Who is conducting and sponsoring this project?
- The Faculty, Academic Career, and Environments (FACE) is a project of the Pullias Center for Higher Education at the University of Southern California, in collaboration with the University of Alabama and RTI International.
- The project is funded by the National Science Foundation.
What is the Faculty, Academic Career, and Environments (FACE) Project?
The purpose of the FACE Project is to design and test the methods and survey items for a nationally representative study of faculty and academic personnel encompassing instructional, research and public service staff in permanent or temporary positions in the United States who may or may not have a faculty title. While the faculty role is commonly understood as encompassing responsibilities such as teaching, research, and/or service, there are vast differences in the careers and work experiences of academic personnel based on the institutions where they work, the structure of their workload, the supports available to them, employment conditions such as contract length and benefits, and the backgrounds and experiences they bring to the work. All of these differences are crucial to capture, which is why it’s important for us to ensure that the study reaches and is relevant for academic workers across institution types and employment situations.
Why study faculty and academic personnel?
Faculty/academic personnel are critical to the success of the higher education enterprise. They teach undergraduate and graduate students, further knowledge through research, and serve the communities they work in. In other words, faculty success contributes to student success, innovation, and helping communities thrive.
Whom do you include in your definition of faculty?
- We use the term “faculty” broadly to capture part-time and full-time employees in higher education whose primary responsibilities are focused on one or more areas of the academic triad model: teaching, research and scholarship, and/or service and community outreach. We are interested in better understanding part-time and full-time adjuncts, instructors, lecturers, research scientists, extension faculty (also called public outreach faculty), and other academic personnel whose roles in classrooms, labs, and extension sites serve the core mission of higher education.
- In some contexts, the term “faculty” is reserved for tenured and tenure-track employees or for full-time instructional staff. We believe that such distinctions create false hierarchies among members of the academic workforce that are unproductive; if you do faculty-like work, we want to hear from you.

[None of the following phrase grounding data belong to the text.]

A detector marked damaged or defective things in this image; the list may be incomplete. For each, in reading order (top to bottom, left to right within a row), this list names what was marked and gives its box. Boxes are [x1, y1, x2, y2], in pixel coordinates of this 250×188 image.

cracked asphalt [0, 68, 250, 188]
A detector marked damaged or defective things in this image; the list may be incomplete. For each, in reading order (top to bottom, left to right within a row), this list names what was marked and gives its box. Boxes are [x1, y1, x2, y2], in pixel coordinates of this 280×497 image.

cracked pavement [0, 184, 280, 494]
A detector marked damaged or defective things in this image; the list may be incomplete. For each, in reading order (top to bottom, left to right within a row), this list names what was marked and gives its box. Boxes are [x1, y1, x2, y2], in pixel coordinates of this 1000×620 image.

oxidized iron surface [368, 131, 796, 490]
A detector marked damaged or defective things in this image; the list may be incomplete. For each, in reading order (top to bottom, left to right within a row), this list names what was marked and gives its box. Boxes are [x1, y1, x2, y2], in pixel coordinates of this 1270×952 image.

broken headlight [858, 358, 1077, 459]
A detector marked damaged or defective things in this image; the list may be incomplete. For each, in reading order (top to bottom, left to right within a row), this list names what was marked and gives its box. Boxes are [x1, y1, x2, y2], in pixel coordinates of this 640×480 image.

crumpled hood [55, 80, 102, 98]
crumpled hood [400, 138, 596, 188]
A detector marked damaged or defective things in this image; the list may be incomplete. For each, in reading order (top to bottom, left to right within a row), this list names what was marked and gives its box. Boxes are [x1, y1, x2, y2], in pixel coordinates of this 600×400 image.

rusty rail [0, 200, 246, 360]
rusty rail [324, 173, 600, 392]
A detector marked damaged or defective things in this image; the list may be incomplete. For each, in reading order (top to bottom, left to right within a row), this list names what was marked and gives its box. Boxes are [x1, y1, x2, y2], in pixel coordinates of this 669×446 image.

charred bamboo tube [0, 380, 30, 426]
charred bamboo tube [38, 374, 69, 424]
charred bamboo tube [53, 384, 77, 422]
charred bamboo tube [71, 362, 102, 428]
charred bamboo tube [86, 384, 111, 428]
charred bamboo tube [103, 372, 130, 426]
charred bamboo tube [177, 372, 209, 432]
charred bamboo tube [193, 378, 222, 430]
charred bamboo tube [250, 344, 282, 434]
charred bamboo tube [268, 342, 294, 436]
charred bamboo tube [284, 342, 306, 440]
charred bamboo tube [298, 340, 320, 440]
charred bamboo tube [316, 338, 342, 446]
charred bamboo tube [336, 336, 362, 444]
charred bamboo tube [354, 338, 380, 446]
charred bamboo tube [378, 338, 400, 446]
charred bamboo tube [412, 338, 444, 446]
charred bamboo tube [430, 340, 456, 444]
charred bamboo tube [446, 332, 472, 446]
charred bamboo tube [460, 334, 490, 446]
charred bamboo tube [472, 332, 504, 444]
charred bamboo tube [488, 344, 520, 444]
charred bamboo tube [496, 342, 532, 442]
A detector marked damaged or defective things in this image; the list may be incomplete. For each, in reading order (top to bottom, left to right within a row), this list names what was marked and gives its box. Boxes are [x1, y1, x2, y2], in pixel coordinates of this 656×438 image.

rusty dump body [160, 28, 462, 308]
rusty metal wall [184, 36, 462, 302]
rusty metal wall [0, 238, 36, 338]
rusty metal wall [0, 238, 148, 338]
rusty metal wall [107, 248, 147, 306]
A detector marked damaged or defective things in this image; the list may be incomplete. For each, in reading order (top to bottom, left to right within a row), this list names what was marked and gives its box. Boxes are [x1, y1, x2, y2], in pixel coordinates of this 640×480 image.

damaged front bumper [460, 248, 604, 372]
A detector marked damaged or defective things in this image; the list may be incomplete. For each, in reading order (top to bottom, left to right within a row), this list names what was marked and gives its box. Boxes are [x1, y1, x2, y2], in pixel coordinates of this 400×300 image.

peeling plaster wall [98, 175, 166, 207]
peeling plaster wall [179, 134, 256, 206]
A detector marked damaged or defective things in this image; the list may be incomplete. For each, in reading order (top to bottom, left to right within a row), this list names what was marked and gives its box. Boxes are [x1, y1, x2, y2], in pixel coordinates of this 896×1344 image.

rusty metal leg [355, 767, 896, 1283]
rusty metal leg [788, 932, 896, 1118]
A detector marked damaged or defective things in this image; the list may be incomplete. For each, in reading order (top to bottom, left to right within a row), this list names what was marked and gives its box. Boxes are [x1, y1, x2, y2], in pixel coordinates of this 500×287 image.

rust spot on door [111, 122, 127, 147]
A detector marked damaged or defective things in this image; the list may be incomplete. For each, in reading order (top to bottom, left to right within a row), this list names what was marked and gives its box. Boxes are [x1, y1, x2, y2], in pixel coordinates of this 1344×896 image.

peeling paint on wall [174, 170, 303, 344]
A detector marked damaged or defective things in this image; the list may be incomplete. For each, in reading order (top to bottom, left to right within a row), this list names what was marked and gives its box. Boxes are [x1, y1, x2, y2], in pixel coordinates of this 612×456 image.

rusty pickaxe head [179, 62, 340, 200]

What is the Delphi Project on the Changing Faculty and Student Success?
FACE is one part of this larger long-term project to support faculty nationally. The Delphi Project is dedicated to enhancing awareness about changing faculty trends using research and data to better support faculty off the tenure track and to help create new faculty models to support higher education institutions in the future. It is a partnership with The American Association of Colleges and Universities which began in 2011. It has hundreds of resources to help better support the professoriate, please click this link for more information.
The study sounds somewhat similar to other surveys of faculty (e.g., COACHE, FSSE, HERI Faculty Survey). What additional insights would the FACE survey provide?
- First, institutions selected for the sample may participate in FACE without paying a fee.
- Second, we include a broad population of academic staff including both part-time and full-time instructors, research staff, and community educators. Other surveys are limited to only some of these populations, leading to an incomplete understanding of the people doing faculty work on campus.
- Our sample includes a wide range of postsecondary institutional types, including:
- Public and private not-for-profit;
- 2- and 4-year institutions;
- Minority serving institutions and predominately white institutions;
- Land-grant and non-land grant institutions; and
- Across Carnegie classifications.
Each survey has a different focus: COACHE surveys focus on either job satisfaction or retention of faculty; FSSE focuses on faculty’s perceptions of student engagement. FACE is distinct in that it focuses much more broadly on faculty’s experiences at work– whether they have the resources they need to do their job well, how much they participate in decision-making in the department/program, what types of teaching practices they use– in addition to their career trajectory and overall career satisfaction.